A profitable format: low-cost games that honour the author’s role
Interactive fiction offers limited possibilities to players since gameplay essentially consists of making choices for the main character. This represents an advantage for producers: by offering limited interactions, the games are far less expensive to produce than open world games like Grand Theft Auto, Minecraft or Assassin’s Creed. Heavy Rain, for example, cost Quantic Dream just $22 million to produce, and raked in over $100 million for publisher Sony!
By favouring narrative over gameplay, interactive fiction allows the author to outline the player’s route to the story with precision and finesse. In terms of writing, this is a step away from collective creation to a more individual approach that follows François Truffaut’s “auteur theory” for film in the 1950s: give the creator/director full authorship.
On Lifeline, Three Minute Games asked Dave Justus, a science-fiction author, to come up with a story based on a pitch they submitted to him. After some back and forth via email, the author developed his interactive fiction autonomously using Twine, an open-source program. Once the screenplay was finished, the application was developed in just under 6 weeks.
“50 different people can’t write a good story. A story is made with emotion. It’s something personal, intimately linked to our life and our experiences, what we want to share with others. For this, we need authors, and this is exactly the problem: the videogame industry puts its trust in programmers, not authors. We’re scared of authors because they’re the ones bringing in the new ideas, but they’re exactly the ones we need.”
- David Cage, founder of Quantic Dream, in an interview at the BAFTA Game Awards in 2011.
This specific vision of videogame creation could allow the development of works that are more personal than those crafted by huge teams.
The success of Everybody’s Gone to the Rapture – a creation that allows zero gameplay – is typical in this respect. In this gaming experience, players walk around the village of Yaughton where luminous orbs allow them to hear or see the spectres of residents that have mysteriously disappeared…without being able to interact with their environment. You can’t open a door or move an object…you can’t even run away! A radical move that didn’t stop it from becoming PlayStation Store’s best launch in August 2015.
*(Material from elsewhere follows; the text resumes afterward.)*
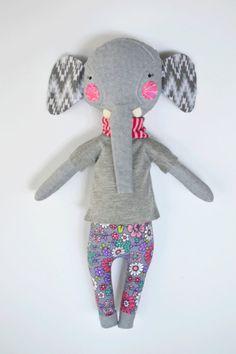 elefante de trapo muñeca: Elsie Peanut muñeca de por roseyragdoll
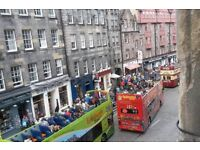 HOLIDAY LET AT THE VERY TOP OF THE ROYAL MILE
A mutable genre: multi-platform experiences capable of attracting new audiences
By immersing them in a captivating story and asking them to make decisive choices, interaction fiction allows players to develop a deep empathy for the characters. Emotional impact in these games is very strong. Many players admit to shedding a tear at the end of The Walking Dead, the Telltale Games worldwide interactive fiction hit. The California studio has recently announced the 2017 release of an interactive fiction in partnership with Marvel.
Screenplay, emotion, empathy: with this kind of videogame, we’re moving closer to the experience of watching a movie that allows us to attract new audiences, according to David Cage: “If the industry wants to gain maturity and evolve, it’ll have to give in to emotions and produce stories that speak to everyone, not just hardcore 15-to-17-year-old gamers. There’s a huge potential audience out there just waiting for us to provide the right ideas.”
The Walking Dead was as much of a hit with videogame fans as it was with TV series or graphic novel fans looking for a more interactive relationship with this world.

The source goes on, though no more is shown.